Seaofclouds's avatar

@Joybird I’m well aware of the truth of war. My husband is in Iraq right now. Saying the soldiers go off to play war games minimizes what they are doing (whether you support it or not) and is quite a bit rude in my opinion. Most of the soldiers would rather be home with their families rather than over there. But being in Iraq isn’t the only thing he does. This is the first time he has been sent overseas since the 90s. He’s done many other things and not all of them were based around a war. Yes, wartime sucks and it is hard on the families left behind, but that is not the only thing that being in the military entails. As far as which group of society they come from, it depends on the soldiers. I know quite a few officers that got in after completing their degrees.
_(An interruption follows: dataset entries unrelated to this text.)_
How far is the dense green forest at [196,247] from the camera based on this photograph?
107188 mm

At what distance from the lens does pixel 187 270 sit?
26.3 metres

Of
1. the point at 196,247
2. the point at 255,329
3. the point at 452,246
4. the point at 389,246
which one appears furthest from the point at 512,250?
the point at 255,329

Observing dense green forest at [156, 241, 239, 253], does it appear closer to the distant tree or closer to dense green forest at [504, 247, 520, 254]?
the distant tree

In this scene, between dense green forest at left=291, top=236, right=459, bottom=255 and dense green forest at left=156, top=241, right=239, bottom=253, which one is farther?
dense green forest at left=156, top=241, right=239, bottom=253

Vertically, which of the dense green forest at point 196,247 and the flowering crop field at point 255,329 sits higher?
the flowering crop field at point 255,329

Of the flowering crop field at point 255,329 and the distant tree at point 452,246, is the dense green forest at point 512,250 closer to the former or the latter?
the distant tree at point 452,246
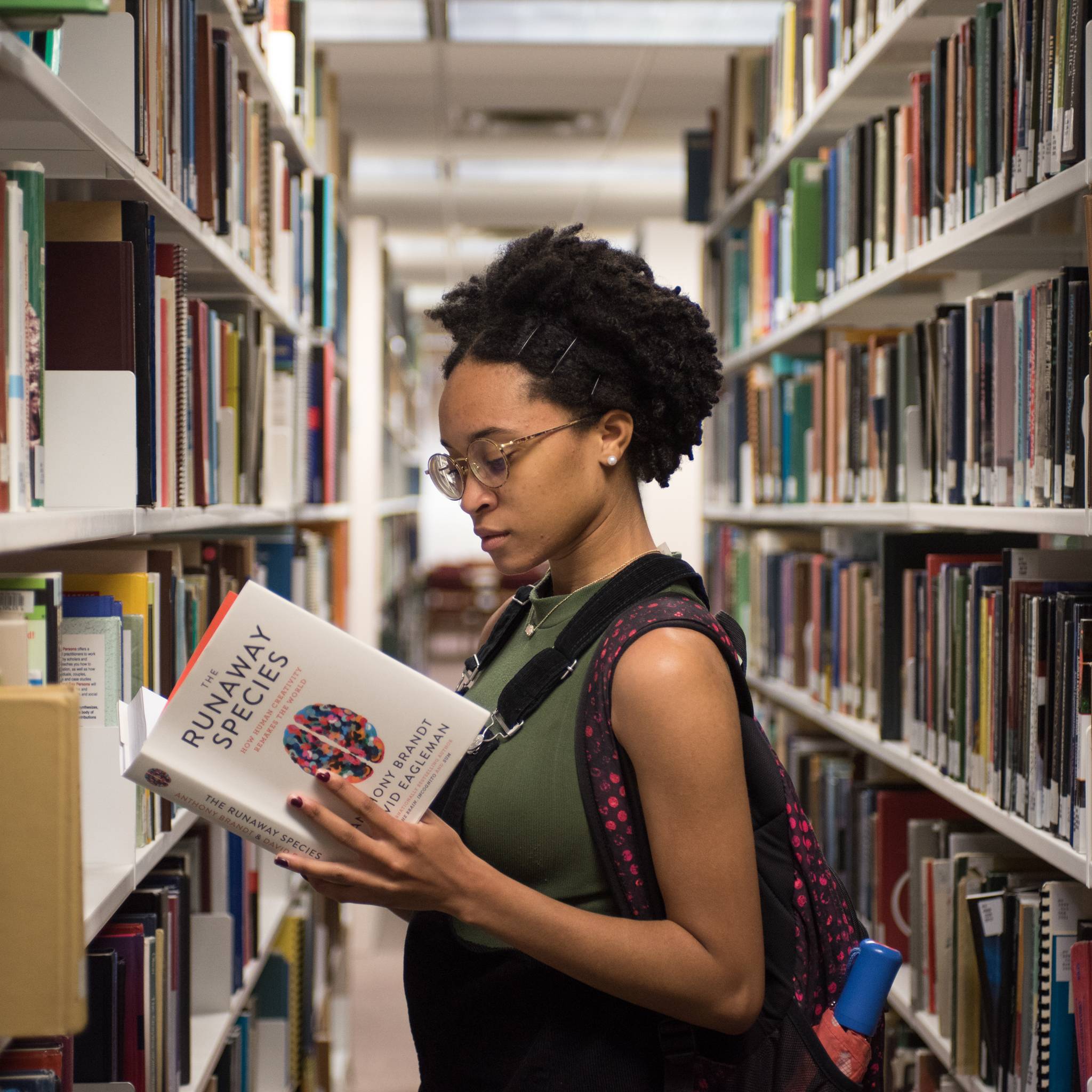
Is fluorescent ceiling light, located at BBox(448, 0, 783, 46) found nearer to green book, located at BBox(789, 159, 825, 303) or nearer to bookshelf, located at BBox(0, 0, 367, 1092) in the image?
bookshelf, located at BBox(0, 0, 367, 1092)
I know soldiers that could make double their military pay if they were to get a job in the civilian world, instead they choose to serve.

It’s not about glorifying war, it’s just about realizing that not everyone that is in the military will go to war (I know soldiers that have never deployed) and of the soldiers that do go to war, majority of them make it back home in one piece (meaning without sustaining a major injury causing them to lose any limbs). As a matter of fact, a soldier is more likely to die at home in a car accident than to die while in a warzone. Now that doesn’t make it any easier for the people that lose their loved one, but it is true.
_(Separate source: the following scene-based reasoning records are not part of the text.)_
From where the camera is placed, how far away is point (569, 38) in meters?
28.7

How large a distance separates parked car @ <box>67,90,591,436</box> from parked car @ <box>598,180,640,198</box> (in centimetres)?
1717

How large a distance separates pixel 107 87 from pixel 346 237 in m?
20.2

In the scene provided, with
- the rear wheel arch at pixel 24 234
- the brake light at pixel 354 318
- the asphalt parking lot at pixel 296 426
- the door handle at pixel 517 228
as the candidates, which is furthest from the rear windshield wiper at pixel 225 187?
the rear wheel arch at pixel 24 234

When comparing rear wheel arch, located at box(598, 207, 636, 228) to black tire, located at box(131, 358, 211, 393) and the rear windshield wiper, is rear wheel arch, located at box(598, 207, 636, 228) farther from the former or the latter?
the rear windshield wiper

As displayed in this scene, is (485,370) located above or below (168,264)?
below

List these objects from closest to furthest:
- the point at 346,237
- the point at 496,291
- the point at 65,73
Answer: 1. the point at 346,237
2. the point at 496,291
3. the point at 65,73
As for as people that have served, I know many that will recommend it to other people. There are some really good things about being in the military. The separation sucks and definitely isn’t a selling point, but there are some good benefits of the military as well. Focusing just on the death of the soldier is only looking at one side of it (especially when the majority of soldiers do not die during war).

Joybird's avatar

@Seaofclouds I call what you are doing is justification so that you can move through the realities of what is before you without really examining it in vast detail. I haven’t minimized anything about what is being done over seas by soldiers. Soldiers often have told me about the nationalistic, flag waving, lies they told themselves in order to stomach the life they had created for themselves…the reality they took on thinking it was gallant, honorable, and a whole lot of other glorious terms people muster up to make excuses for war. the truth of the matter is that these men have created their reality. They weren’t drafted. And everyone rallies behind it because to do otherwise seems unsupportive. I will never support anyone who is planning to up and I tell them straight out exactly what it is they are potentially creating for themselves and the other people who need to tell lies about what heros they are and how patriotic..how they are doing “god’s” work…yadda, yadda, yadda. It’s a boat load of crap that continues to be perpetuated by people who can’t say NO, No to waiting, No to continuing to support this mentality, No to this archetype of how to become a man. You are just as much to blame for what you will be teaching your offspring about this as he is. And if he gets killed in action I am sure there will be more excuses made. I will in reality have been a needless and pathetic loss of humanity. And misery always loves company…it some how keeps the denial system in tact. If you are all in the same boat denying the same stuff than you all must be the righteous ones. Guess again.

squirbel's avatar

Can we please stop the back and forth? I’d prefer this thread be related to the question.

Please do carry on in private,

Thanks,

~squirbel~

dreamwolf's avatar

I;ve never known of a sailor who was faithful.